La biografia di Jobs, si diceva. Questa è assai diversa dalle altre, che odorano d’incenso. Questa descrive Jobs nei suoi chiaroscuri. Il genio è un pozzo d’egocentrismo. Per comprare una lavatrice nuova riesce a convocare "un consiglio di famiglia sul rapporto tra il design e la quantità di detersivo consumato e la velocità di lavaggio".

Si professa buddista e antimaterialista ma sforna oggetti di massa dalle fabbriche asiatiche, e li promuove grazie ad eventi pubblicitari degni di Hollywood. un sociopatico dallo spirito elitario nonostante faccia "prodotti a prova di stupido". Come Proust -appunto- Jobs è alla ricerca d’un tempo perduto nell’ossessione dei dettagli; roba da mandare fuori di zucca i suoi collaboratori.

Ma là dove alcuni vedono un perfezionismo impossibile, altri scorgono l’aspirazione all’eccellenza. "Poco prima del lancio dell’iPod sul mercato, Jobs era contrariato perché lo spinotto delle cuffie non produceva un clic soddisfacente quando si collegavano o scollegavano gli auricolari.

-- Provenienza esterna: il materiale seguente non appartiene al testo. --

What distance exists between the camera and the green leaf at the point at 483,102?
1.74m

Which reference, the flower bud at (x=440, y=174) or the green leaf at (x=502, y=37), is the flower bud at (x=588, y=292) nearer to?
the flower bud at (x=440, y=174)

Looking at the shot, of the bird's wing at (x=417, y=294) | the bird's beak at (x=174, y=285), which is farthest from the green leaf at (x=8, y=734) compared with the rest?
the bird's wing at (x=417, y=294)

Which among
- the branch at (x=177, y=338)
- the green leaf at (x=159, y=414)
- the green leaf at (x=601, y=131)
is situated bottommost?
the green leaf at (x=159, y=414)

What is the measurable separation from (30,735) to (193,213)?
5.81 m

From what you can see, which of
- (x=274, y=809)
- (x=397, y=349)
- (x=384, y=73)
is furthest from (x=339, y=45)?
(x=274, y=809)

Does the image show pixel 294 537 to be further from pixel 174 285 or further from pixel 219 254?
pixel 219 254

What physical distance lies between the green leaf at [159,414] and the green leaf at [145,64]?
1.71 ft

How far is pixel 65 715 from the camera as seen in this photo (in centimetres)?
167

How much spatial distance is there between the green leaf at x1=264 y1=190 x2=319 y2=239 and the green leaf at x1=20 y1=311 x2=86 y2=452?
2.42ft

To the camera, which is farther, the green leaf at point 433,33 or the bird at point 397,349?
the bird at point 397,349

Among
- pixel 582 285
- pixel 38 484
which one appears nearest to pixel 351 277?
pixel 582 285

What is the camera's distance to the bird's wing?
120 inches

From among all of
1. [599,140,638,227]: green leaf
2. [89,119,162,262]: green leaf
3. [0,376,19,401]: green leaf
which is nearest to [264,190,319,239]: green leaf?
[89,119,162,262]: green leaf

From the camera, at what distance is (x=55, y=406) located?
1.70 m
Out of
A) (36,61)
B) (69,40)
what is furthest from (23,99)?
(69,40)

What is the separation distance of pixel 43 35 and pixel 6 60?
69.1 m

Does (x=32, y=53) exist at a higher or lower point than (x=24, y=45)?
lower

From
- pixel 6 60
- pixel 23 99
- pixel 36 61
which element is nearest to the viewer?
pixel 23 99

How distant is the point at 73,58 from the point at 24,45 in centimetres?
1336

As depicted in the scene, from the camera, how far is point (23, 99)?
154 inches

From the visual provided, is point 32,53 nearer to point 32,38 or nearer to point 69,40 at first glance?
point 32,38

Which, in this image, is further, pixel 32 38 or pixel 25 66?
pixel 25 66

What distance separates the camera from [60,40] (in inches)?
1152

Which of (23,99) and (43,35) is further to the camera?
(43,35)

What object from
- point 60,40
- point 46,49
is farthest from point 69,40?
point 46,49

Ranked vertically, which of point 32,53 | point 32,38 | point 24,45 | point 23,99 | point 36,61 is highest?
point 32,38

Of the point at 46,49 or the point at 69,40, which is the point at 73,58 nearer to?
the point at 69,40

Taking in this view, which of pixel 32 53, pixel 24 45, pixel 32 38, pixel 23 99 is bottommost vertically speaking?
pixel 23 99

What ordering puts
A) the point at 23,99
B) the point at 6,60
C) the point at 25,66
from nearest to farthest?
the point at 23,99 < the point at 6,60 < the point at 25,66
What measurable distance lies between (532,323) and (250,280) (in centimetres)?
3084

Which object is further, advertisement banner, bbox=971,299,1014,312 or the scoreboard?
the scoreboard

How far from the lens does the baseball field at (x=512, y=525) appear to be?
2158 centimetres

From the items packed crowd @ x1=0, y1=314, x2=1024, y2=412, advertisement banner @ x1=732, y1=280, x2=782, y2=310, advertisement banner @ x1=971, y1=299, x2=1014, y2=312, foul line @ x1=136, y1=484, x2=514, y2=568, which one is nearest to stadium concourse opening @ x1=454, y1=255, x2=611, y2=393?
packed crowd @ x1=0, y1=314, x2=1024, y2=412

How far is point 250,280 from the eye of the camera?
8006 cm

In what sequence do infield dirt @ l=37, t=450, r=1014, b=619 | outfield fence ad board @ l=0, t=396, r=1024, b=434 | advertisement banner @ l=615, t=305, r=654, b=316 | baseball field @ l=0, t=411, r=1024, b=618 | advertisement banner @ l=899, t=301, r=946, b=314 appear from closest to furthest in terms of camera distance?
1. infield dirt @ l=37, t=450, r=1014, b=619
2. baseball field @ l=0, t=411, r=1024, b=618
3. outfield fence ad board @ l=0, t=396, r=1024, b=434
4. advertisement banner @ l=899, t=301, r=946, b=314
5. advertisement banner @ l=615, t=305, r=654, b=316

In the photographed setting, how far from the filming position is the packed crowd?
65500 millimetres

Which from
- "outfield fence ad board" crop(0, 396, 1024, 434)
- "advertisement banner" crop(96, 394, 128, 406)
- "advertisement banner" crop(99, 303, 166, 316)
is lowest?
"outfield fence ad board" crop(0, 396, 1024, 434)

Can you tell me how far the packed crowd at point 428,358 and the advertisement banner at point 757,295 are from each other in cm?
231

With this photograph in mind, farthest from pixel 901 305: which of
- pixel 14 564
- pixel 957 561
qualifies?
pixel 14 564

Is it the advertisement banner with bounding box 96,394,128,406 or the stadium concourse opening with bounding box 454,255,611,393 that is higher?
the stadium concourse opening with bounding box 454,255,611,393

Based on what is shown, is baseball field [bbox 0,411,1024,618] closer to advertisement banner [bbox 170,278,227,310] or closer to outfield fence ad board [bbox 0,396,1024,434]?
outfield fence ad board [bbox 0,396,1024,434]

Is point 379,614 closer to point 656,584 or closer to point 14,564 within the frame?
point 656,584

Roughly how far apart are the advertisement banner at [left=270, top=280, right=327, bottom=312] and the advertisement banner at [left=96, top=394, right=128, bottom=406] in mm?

Ordinò perciò a un ingegnere di introdurre in tutti gli iPod un nuovo spinotto capace di produrre un rumore accettabile", scrive Kanhey.

E ancora: "Il primo Macintosh richiese tre anni di sviluppo. Tre anni di durissimo lavoro... Il progetto fu sottoposto a diverse modifiche. Ogni dettaglio del design, dal tono di beige del suo case ai simboli sulla tastiera, venne valutato nei minimi particolari e riconsiderato più e più volte finché non sembrò soddisfacente". Epperò, nonostante la tendenza a peggiorare i rapporti umani, Jobs è in grado di circondarsi dei migliori collaboratori, dall’amico co-fondatore di Apple Steve Wozniak in su.

Come il rivale di sempre Bill Gates vota democratico, ha il culto della famiglia e non ha seguito corsi di studi regolari. Ma ebbe intuito anche in quello. Lasciò il Reed College per il «miglior corso di calligrafia del Paese» ama ricordare «fu lì che imparai i caratteri con e senza le ’grazie’, capii la differenza tra gli spazi che dividono le differenti combinazioni di lettere, compresi che cosa rende grande una stampa tipografica del testo». Sembrava una fesseria ciclopica.

Ma, anni dopo, quell’esperienza gli tornò utile per progettare il primo Macintosh, dotato di capacità tipografiche evolute: "...il Mac non avrebbe mai avuto la possibilità di gestire caratteri differenti o spaziati in maniera proporzionale. E dato che Windows ha copiato il Mac, è probabile che non ci sarebbe stato nessun personal computer con quelle capacità". Probabile, in effetti.


Com’è probabile che l’esser stato licenziato nell’85 dall’azienda che aveva fondato, o l’aver sfiorato la morte anni dopo, ne abbiano sbrigliato meglio il genio: «Qualche volta la vita ti colpisce come un mattone in testa. Non bisogna perdere la fede, però. Sono convinto che l’unica cosa che mi ha trattenuto dal mollare tutto sia stato l’amore per quello che ho fatto. Bisogna trovare quel che amiamo».

Jobs trovò l’Ipod, lo stereo microscopico da passeggio, e ITunes, il programma per riprodurre file multimediali, che modificarono il concetto stesso di musica. E l’IPhone, il cellulare a schermo carezzabile che rivoluzionò la telefonia. Ora la vita gli sta tirando l’ennesimo mattone, e lui promette l’ennesimo ritorno. «Stay Hungry, stay Foolish».